[BEGIN RAW RECORDS]
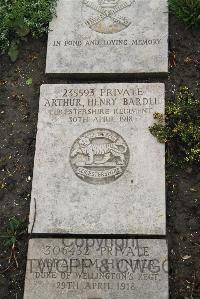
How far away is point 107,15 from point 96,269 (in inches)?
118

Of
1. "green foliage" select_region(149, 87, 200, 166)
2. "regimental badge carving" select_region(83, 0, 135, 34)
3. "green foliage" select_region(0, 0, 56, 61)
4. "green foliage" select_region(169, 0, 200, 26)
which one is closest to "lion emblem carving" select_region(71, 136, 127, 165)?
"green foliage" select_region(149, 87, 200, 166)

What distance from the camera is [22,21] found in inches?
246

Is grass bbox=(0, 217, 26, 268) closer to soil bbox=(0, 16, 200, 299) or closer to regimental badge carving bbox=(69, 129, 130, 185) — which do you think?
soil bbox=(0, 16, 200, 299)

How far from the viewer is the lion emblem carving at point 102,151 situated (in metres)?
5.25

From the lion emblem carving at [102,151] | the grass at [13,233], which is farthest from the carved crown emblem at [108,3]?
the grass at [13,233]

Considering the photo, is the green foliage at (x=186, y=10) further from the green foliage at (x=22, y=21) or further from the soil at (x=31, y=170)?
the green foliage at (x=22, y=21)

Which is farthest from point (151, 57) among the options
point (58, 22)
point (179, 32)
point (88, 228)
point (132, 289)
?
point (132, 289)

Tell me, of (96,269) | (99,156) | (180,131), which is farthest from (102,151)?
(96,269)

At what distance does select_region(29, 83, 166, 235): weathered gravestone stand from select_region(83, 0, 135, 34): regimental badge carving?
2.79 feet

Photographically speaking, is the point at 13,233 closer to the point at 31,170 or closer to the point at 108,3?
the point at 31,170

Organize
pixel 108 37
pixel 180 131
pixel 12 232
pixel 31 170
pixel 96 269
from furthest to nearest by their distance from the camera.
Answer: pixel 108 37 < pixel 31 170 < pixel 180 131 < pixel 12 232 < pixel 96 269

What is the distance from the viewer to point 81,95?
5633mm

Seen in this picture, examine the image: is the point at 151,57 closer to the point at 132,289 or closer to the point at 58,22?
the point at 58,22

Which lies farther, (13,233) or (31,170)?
[END RAW RECORDS]
[BEGIN RAW RECORDS]
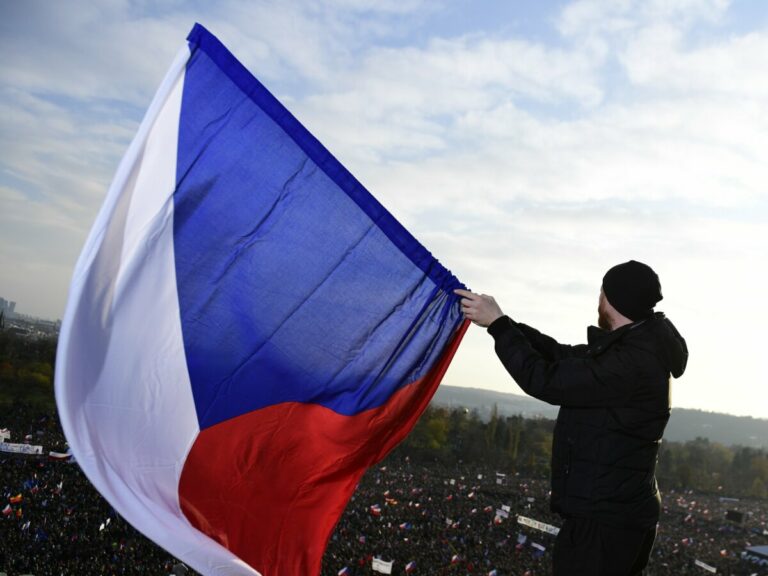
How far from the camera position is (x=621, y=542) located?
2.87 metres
[END RAW RECORDS]
DIRECTIVE: Extract every line from the entries above that contains the word "closer", and copy each one in full.

RESPONSE TO THIS EXERCISE:
Is grass bbox=(0, 217, 26, 268) closer to soil bbox=(0, 16, 200, 299) or closer to regimental badge carving bbox=(69, 129, 130, 185) — which do you think?
Photographically speaking, is the point at 13,233 closer to the point at 31,170 or closer to the point at 108,3?
Seen in this picture, examine the image: is the point at 151,57 closer to the point at 132,289 or closer to the point at 58,22?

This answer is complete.